### Given problem:
From the post on XML below, return the passage from "The best signal" up to and including "rigorous scientific proofs.", copied word for word.

### Text:
This thread keeps dangling too close to comparing XML and the Relational Model, and now XML vs CMM. 

Rant: Which stakeholder has "The One Correct" world view? In all situations, can all information be managed in a unified storage system? No. Will there often be multiple systems, legacies, and non-relational sources? Yes. It is common for engineers to invent proprietary formats for modelling and maintaining information about their designs. Does it make sense to manage that as XML instead? Yes. They are going to invent it anyway, and at least with XML I can get editors and specific techniques to translate the format. Does it make sense to build a relational database for it? In many cases, absolutely, positively not. Too much work, too little payback, and it can be done later if and when the understanding of the problem matures. Does it make sense to allow local organizations to address local technology needs without conforming to a global data management practice? Yes. Organizational policy may dictate that "all our relational databases are managed through our central Oracle 
support organization". If it takes six weeks and half a dozen conference calls just to get the DBA to create a new tablespace for a new customer support troubleshooting tool, someone is completely missing the point. Best practices are worse than useless when they prevent workers from actually achieving real work. 
End Rant

> If there are mathematical proofs (set theory, set calculus, etc) , other 
> rigorous scientific proofs, or even significant business case proofs ( 
> in a rigorous business management sense), then I would really like to 
> hear them, and see them presented here, or on a W3C web site or 
> someplace public like that. 

The best signal to noise ratio location I can recommend, is the Extreme Markup site. 
http://www.extrememarkup.com/extreme/


> Without such I cannot endorse or advocate use of XML for anything other 
> than as a markup language, or maybe data interchange. IE uses such as 
> for embedding logic in documents, "compiled binaries", "database" or 
> even "document management".  Nor can I support folks in a CMM or ISO9000 
> shop utilizing XML to any significant degree until they can show that 
> XML is a proven best practice, by rigorous scientific proofs.

### Given entries:
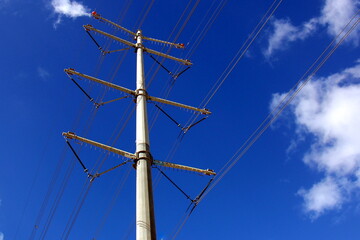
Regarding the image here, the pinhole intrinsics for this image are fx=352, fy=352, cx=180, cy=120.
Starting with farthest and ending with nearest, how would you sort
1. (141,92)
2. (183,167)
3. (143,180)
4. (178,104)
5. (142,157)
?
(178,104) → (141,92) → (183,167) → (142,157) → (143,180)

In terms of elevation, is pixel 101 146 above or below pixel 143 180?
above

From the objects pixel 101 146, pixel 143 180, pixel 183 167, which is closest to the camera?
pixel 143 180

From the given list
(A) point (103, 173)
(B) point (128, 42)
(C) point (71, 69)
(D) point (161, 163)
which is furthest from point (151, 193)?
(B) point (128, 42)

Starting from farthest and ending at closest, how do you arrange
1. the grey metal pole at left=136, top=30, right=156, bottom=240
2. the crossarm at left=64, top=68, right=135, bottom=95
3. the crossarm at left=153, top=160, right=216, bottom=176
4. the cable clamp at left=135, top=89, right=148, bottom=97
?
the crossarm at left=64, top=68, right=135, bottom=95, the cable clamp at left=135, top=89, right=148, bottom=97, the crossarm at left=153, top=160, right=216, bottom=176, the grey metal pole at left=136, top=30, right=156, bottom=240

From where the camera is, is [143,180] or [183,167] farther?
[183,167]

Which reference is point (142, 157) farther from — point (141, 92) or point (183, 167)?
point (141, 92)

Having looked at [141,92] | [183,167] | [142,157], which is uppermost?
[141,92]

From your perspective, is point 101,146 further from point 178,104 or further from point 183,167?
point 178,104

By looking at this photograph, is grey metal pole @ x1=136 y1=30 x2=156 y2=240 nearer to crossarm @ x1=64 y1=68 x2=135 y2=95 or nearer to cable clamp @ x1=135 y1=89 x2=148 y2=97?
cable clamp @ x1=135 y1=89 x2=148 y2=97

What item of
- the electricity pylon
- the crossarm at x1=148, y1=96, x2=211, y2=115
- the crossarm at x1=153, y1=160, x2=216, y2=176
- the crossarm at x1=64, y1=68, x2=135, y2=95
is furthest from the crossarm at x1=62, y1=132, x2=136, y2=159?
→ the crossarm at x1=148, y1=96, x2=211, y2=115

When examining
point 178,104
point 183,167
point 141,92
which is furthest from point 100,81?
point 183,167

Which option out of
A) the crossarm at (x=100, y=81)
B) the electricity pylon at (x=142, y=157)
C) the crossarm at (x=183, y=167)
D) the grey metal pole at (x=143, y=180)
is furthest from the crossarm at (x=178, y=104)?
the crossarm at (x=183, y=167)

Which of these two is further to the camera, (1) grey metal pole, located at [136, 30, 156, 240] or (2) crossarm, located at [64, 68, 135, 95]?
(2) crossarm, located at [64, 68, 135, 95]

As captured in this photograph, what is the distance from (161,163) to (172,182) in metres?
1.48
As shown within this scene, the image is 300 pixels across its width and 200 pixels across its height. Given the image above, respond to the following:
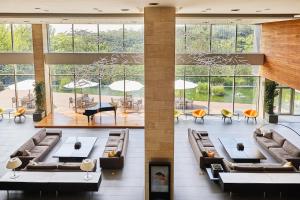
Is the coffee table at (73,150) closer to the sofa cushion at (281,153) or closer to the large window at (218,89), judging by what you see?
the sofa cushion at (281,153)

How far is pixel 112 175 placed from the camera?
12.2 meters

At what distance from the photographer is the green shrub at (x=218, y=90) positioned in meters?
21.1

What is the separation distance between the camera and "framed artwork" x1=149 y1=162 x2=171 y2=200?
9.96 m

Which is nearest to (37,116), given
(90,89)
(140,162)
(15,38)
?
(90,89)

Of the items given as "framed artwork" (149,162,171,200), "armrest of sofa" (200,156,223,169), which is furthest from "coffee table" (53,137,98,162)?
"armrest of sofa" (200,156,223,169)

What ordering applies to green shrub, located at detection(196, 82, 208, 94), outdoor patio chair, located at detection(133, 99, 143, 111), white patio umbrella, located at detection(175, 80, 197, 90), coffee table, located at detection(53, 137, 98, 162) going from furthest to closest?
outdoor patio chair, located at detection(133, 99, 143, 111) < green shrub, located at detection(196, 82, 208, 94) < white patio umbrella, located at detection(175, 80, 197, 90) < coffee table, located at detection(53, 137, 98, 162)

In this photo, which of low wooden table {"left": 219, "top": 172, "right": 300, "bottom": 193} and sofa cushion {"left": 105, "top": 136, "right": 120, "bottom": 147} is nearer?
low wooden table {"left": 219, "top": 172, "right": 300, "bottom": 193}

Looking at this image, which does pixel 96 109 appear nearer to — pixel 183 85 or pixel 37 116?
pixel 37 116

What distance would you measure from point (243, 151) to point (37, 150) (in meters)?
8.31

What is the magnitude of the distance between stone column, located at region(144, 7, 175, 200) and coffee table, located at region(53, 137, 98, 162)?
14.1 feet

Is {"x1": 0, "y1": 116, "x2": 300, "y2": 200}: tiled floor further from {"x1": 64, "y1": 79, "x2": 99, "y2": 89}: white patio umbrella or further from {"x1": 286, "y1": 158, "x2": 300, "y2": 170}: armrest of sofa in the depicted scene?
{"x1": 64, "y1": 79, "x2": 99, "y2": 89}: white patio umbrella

### Solved exercise:
The best signal to noise ratio location I can recommend, is the Extreme Markup site. 
http://www.extrememarkup.com/extreme/


> Without such I cannot endorse or advocate use of XML for anything other 
> than as a markup language, or maybe data interchange. IE uses such as 
> for embedding logic in documents, "compiled binaries", "database" or 
> even "document management".  Nor can I support folks in a CMM or ISO9000 
> shop utilizing XML to any significant degree until they can show that 
> XML is a proven best practice, by rigorous scientific proofs.